Problem to solve:
I need each line of the entries below that includes the string "menu".

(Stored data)
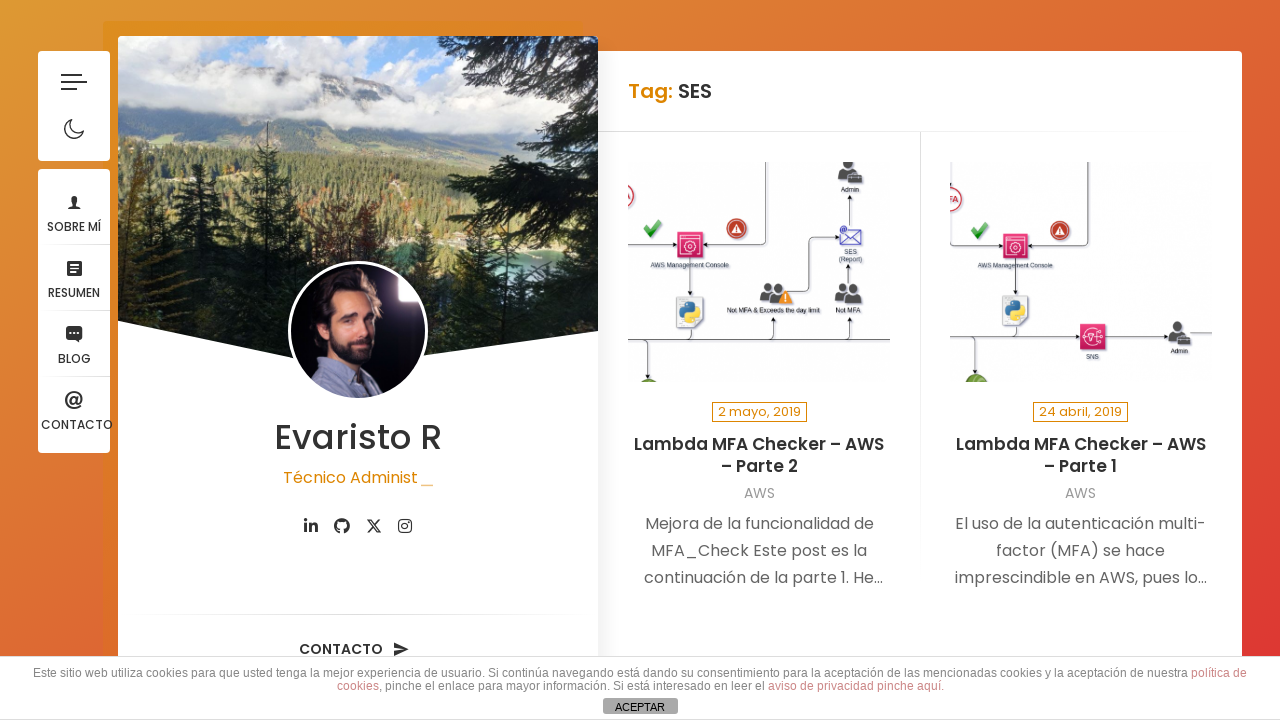

--- FILE ---
content_type: text/css
request_url: https://www.evaristorivieccio.com/wp-content/plugins/ryancv-plugin/elementor/assets/css/style.css?ver=1
body_size: -72
content:
.el-map {
	height: 240px;
}
.elementor-editor-active .gutter-sizer {
  display: none;
}
.elementor-editor-active .grid-items .col {
  position: relative !important;
  left: 0 !important;
  top: 0 !important;
}
.elementor-editor-active .main-container.js-scroll {
  padding-top: 120px;
}
.elementor-editor-active.body-style-scroll .card-inner {
  display: none !important;
}
.elementor-editor-active.body-style-scroll .card-inner.active {
  display: block !important;
}
@media (min-width: 1120px) {
  body:not(.body-style-scroll) .menu-horizontal-style .card-inner, 
  .body-style-scroll .menu-horizontal-style .content-sidebar + .card-inner {
      margin-top: 0;
  }
}
.elementor-editor-active .menu-horizontal-style .header .top-menu {
	display: none !important;
}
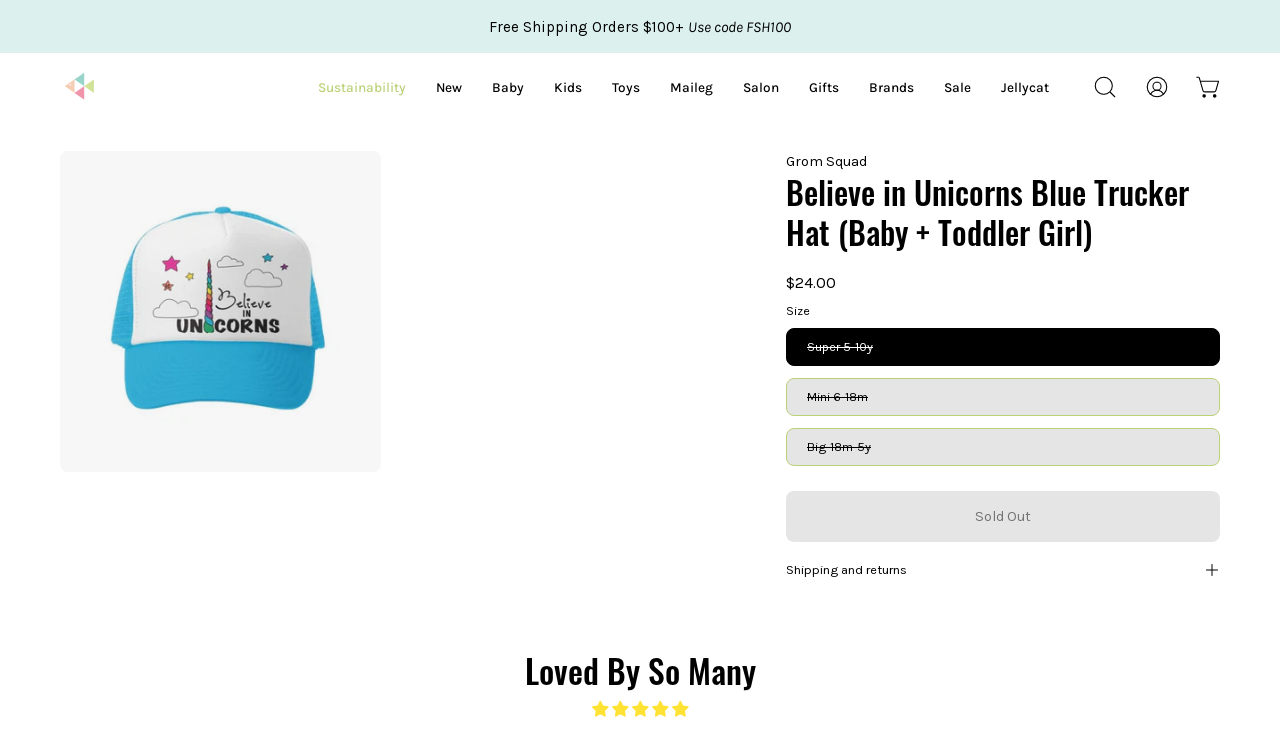

--- FILE ---
content_type: text/css
request_url: https://www.bowfishkids.com/cdn/shop/t/57/assets/boost-sd-custom.css?v=1769906851112
body_size: -550
content:
.boost-sd__product-item .boost-sd__product-image{height:auto;background-color:var(--bg);filter:brightness(var(--product-filter-bg));border-radius:15px}.boost-custom-label{margin-right:5px;color:#fff;background-color:#069;font-size:14px;display:none}.product-label .label{margin-left:5px!important}.boost-custom-label .boost-sd__product-label-text{max-width:none!important}
/*# sourceMappingURL=/cdn/shop/t/57/assets/boost-sd-custom.css.map?v=1769906851112 */


--- FILE ---
content_type: text/javascript
request_url: https://www.bowfishkids.com/cdn/shop/t/57/assets/boost-sd-custom.js?v=1769906851112
body_size: -186
content:
const updateProductItem=componentRegistry=>{componentRegistry.useComponentPlugin("ProductItem",{name:"Add logo to product img",enabled:!0,apply:()=>({afterRender(element){let productData=element.getParams().props.product,productItem=document.querySelector('[data-product-id="'+productData.id+'"]');var newLabel='<div class="boost-sd__product-label boost-sd__product-label--rectangle boost-custom-label" ><span class="boost-sd__product-label-text"><span>{{customLabelText}}</span></span></div>';const titleLowerCase=productData.title.toLowerCase(),tags=productData.tags;titleLowerCase.includes("baby unisex")?newLabel=newLabel.replace(/{{customLabelText}}/g,"Baby Unisex"):titleLowerCase.includes("toddler unisex")?newLabel=newLabel.replace(/{{customLabelText}}/g,"Toddler Unisex"):titleLowerCase.includes("unisex")?newLabel=newLabel.replace(/{{customLabelText}}/g,"Unisex"):tags.includes("100")?newLabel=newLabel.replace(/{{customLabelText}}/g,"Baby Girl"):tags.includes("100")&&tags.includes("new")?newLabel=newLabel.replace(/{{customLabelText}}/g,"NEW"):tags.includes("200")?newLabel=newLabel.replace(/{{customLabelText}}/g,"Toddler Girl"):tags.includes("300")?newLabel=newLabel.replace(/{{customLabelText}}/g,"Girl"):tags.includes("400")?newLabel=newLabel.replace(/{{customLabelText}}/g,"Baby Boy"):tags.includes("500")?newLabel=newLabel.replace(/{{customLabelText}}/g,"Toddler Boy"):tags.includes("600")&&(newLabel=newLabel.replace(/{{customLabelText}}/g,"Boy"));var tagSelector=productItem.querySelector(".boost-sd__product-image-column.boost-sd__product-image-column--in-top.boost-sd__product-image-column--left");tagSelector&&!productItem.querySelector(".boost-custom-label")&&!newLabel.includes("{{customLabelText}}")&&productItem.querySelector(".boost-sd__product-image-column.boost-sd__product-image-column--in-top.boost-sd__product-image-column--left").insertAdjacentHTML("afterbegin",newLabel)}})})};window.__BoostCustomization__=(window.__BoostCustomization__??[]).concat([updateProductItem]);
//# sourceMappingURL=/cdn/shop/t/57/assets/boost-sd-custom.js.map?v=1769906851112
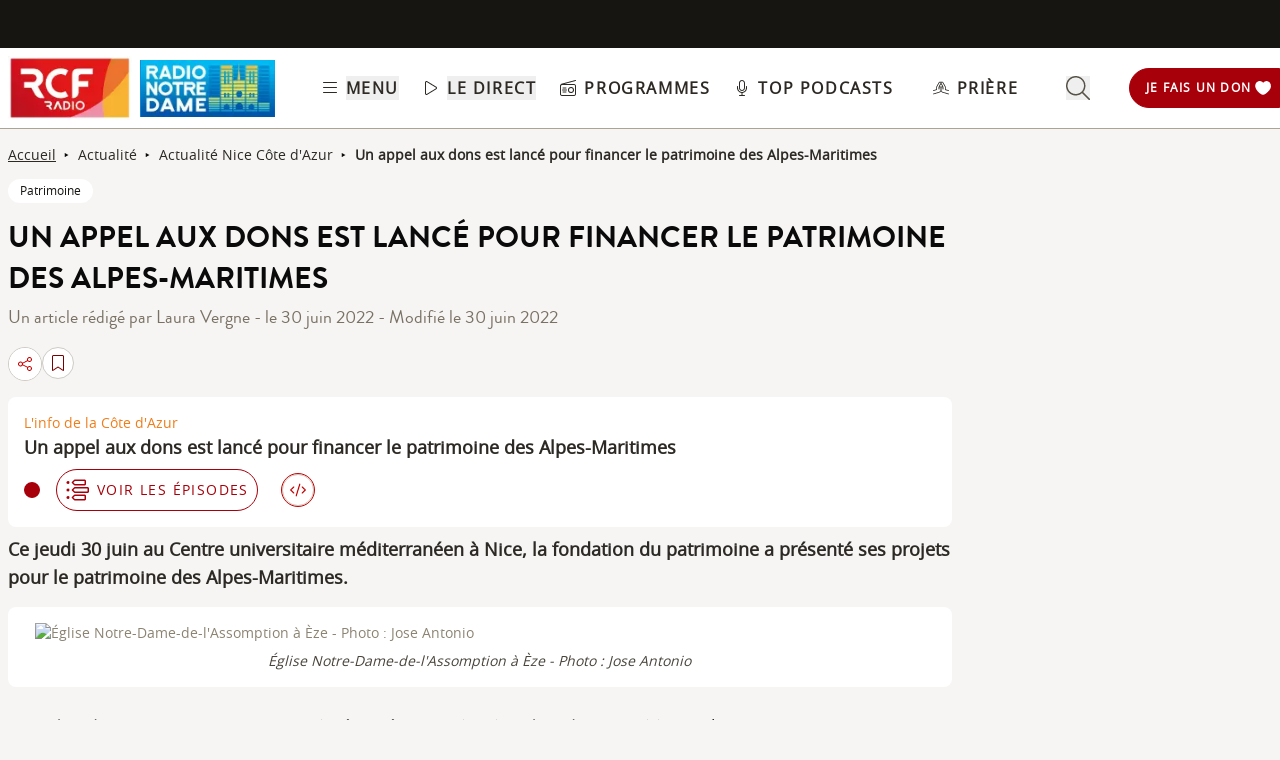

--- FILE ---
content_type: text/html; charset=UTF-8
request_url: https://www.rcf.fr/articles/actualite/un-appel-aux-dons-est-lance-pour-financer-le-patrimoine-des-alpesmaritimes
body_size: 2269
content:
<!DOCTYPE html>
<html lang="en">
<head>
    <meta charset="utf-8">
    <meta name="viewport" content="width=device-width, initial-scale=1">
    <title></title>
    <style>
        body {
            font-family: "Arial";
        }
    </style>
    <script type="text/javascript">
    window.awsWafCookieDomainList = [];
    window.gokuProps = {
"key":"AQIDAHjcYu/GjX+QlghicBgQ/[base64]",
          "iv":"A6x+bwFyFgAAG8dX",
          "context":"/bJQQM35tYrhDtyn3y5Jy5P7iaF3m/b6REe0/Maj2TNpQJnOW1oWW7SU2xft17NvbsblskulMnH0i+3q37YVTPbLMhuvKlo9TXSBZRQf9ApOeMdHna1ig1vFWjlr3un1Eafx9W1I31oWMCn90ALeqTl3nJWDhWXFlZo43tewoRQIG2Tj7uixS1sWhVoXtaClsqRTM5YZk/tAxUK83rcLpVXITnKv5K4CT3Htc+kYnOLPBxyYgc8hgBtRwQwvvE27HN9MAqCTXyGa2kKGXjh/k1+wZx8LSpULPNSC8fDAy/FW2Z2aUmE47zH7o718uCFlyuQT6bKOqmWMnv1r61s9f2WuTc1kvM7PSL/NaQTfN33ofg/JlrQRh9dIoFw3fWjIBH8WSAXuw5l0N/wY5dJwBGEQ8DGwFbTSjkDCTo2tXxobB9f0k1zib+DA6zCsGPvnORbBOmgJWPXl7SBWfRmCc9b1b7wUZ2q/ka5OTiP9S0Jxw58pVouyQOSIEBJV0rHhuRFC4eAH8rsPhvHcTt+6EGd7fC6aOjDUY+Z+LI7EAEFMsNrT60YuyNzrH9gTVjVt5nOcFkVvpRthyKmaH/lI3g4khZD8cDwrBv4IO9yrli4OZb4Cb353r89lHOsw6svOFp8OVbEe52DFJWWDFxMXDuswJEexFFR9dr3P3YFBdL3Tu9vs+DDg7fbwqDgyoNWkNvrRKtArMqHfQYK50COYN3e30+W4dIDQXWRf5acC9kZ3wkNxe5XsjXN/appTy07jGBQ2"
};
    </script>
    <script src="https://367ca2ed70bb.3be428d9.us-east-2.token.awswaf.com/367ca2ed70bb/a082d8dab590/c80798ca724c/challenge.js"></script>
</head>
<body>
    <div id="challenge-container"></div>
    <script type="text/javascript">
        AwsWafIntegration.saveReferrer();
        AwsWafIntegration.checkForceRefresh().then((forceRefresh) => {
            if (forceRefresh) {
                AwsWafIntegration.forceRefreshToken().then(() => {
                    window.location.reload(true);
                });
            } else {
                AwsWafIntegration.getToken().then(() => {
                    window.location.reload(true);
                });
            }
        });
    </script>
    <noscript>
        <h1>JavaScript is disabled</h1>
        In order to continue, we need to verify that you're not a robot.
        This requires JavaScript. Enable JavaScript and then reload the page.
    </noscript>
</body>
</html>

--- FILE ---
content_type: text/javascript; charset=utf-8
request_url: https://www.rcf.fr/_nuxt/CMRG_olN.js
body_size: 544
content:
import{_ as s}from"./D-cNEAl5.js";import{d as a,a as e,o as t,F as r,k as l,e as o,f as i,w as n,h as c,t as p}from"./B8qwUJCN.js";import"./CtxtMDeg.js";const f={class:"flex flex-wrap"},m=a({__name:"ArticleTags",props:{tags:{}},setup:a=>(a,m)=>{const u=s;return t(),e("ul",f,[(t(!0),e(r,null,l(a.tags,s=>(t(),e("li",{class:"flex mb-0 items-center justify-center",key:s.tid},[s.alias?(t(),o(u,{key:0,to:s.alias,class:"my-1 mr-2 cursor-pointer rounded-full bg-white py-1 px-3 font-openSans text-xs text-grey-975 hover:bg-black hover:text-white"},{default:n(()=>[c(p(s.label),1)]),_:2},1032,["to"])):i("",!0)]))),128))])}}),u=Object.assign(m,{__name:"ArticleTags"});export{u as default};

Result below:
  body:not(.body-style-scroll) .menu-horizontal-style .card-inner, 
  .body-style-scroll .menu-horizontal-style .content-sidebar + .card-inner {
.elementor-editor-active .menu-horizontal-style .header .top-menu {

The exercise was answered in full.